Gleichzeitig ließ er keinen Zweifel aufkommen über die problematische Mischung, die ein Riot hervorbrachte:

„Die Slums sind für das organisierte Verbrechen ein sicheres Rückzugsgebiet – mit stillschweigender Duldung, wenn nicht gar Verstrickung der Polizei. Es gehört einfach zum Alltag dazu, es vergiftet die Jugend. (…) Es führt dazu, dass sich eine bedeutende Anzahl von Berufsverbrechern an den Unruhen beteiligt, was die Lage nur weiter verschärft. Wenn sich diese Kriminellen mit denen zusammentun, die in die Armut abgerutscht sind bzw. alles verloren haben – und auch sie gibt es in den Slums zuhauf – dann entsteht daraus eine große unsoziale Kraft“ (S. 18f.).

Das galt nicht nur für die damaligen (und gegenwärtigen) Schwarzenviertel in den US-Großstädten, es kann auch als soziale Zustandsbeschreibung für die französischen Banlieues von heute gelten oder auch als Kommentar zum G-20-Riot in Hamburg letzten Sommer.
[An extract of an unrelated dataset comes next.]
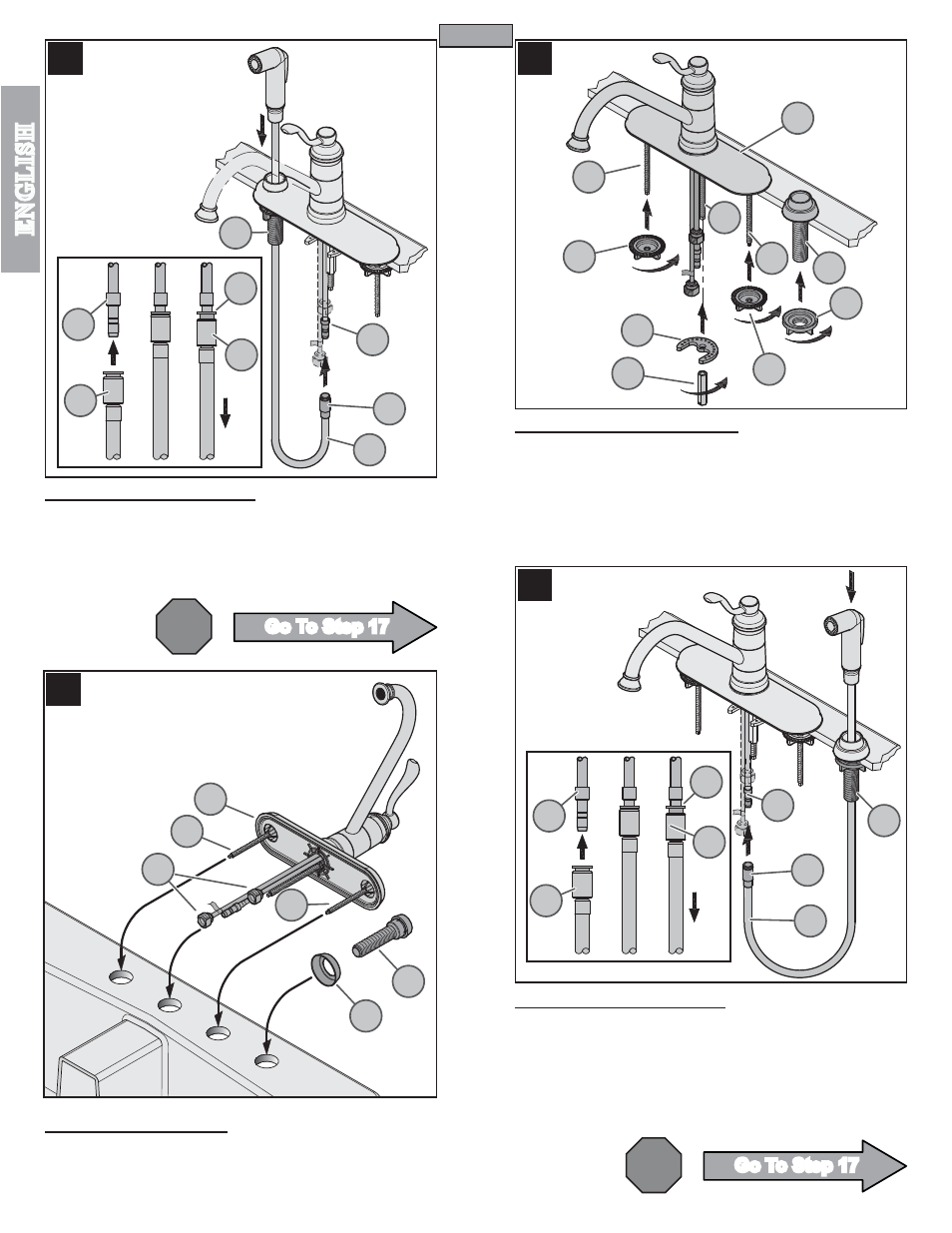 ENGLISH

Go To Step 17

Go To Step 17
King forderte wirksame Strategien für massenhaften zivilen Ungehorsam, um eine Aktionsalternative zum Riot zu entwickeln, die auch für Militante attraktiv sein kann. Bei allem Verständnis blieb für King aber ebenso klar, und das vor allem aufgrund der über allem schwebenden Bedrohung durch die Atomrüstung und den Vietnamkrieg:

„Es gibt in dieser Welt keine Wahl mehr zwischen Gewalt und Gewaltlosigkeit. Es gilt: Gewaltlosigkeit oder Nicht-Existenz. Genau an diesem Punkt stehen wir heute. So auch in der Revolution, in der es um die Menschenrechte geht. Wenn nichts getan wird – und zwar schnell – um die farbigen Völker der Welt aus ihrem seit langem bestehenden Zustand der Armut, der Kränkung und der Vernachlässigung herauszubringen, dann ist die ganze Welt zum Untergang verurteilt“ (S. 89).

Das könnte heute genauso als Kommentar zu Syrien gelten.

Unter explizitem Bezug auf den Anarchisten Paul Goodman und dessen 1960 in den USA erschienenes Buch „Aufwachsen im Widerspruch. Über die Entfremdung der Jugend in der verwalteten Welt“ (dt. Übers.: Darmstädter Blätter, Darmstadt 1960) (S. 29) kommt King zu einem libertären Fazit in der Frage der Kampfstrategien:

„Wir müssen den bewaffneten Aufstand ablehnen, ganz gleich, ob er allein seiner Schockwirkung wegen oder mit Eroberungsabsichten propagiert wird. Genauso müssen wir es aber ablehnen, unterwürfig an eine Regierung heranzutreten, die für unsere Appelle ohnehin unempfänglich ist.“ (S. 22).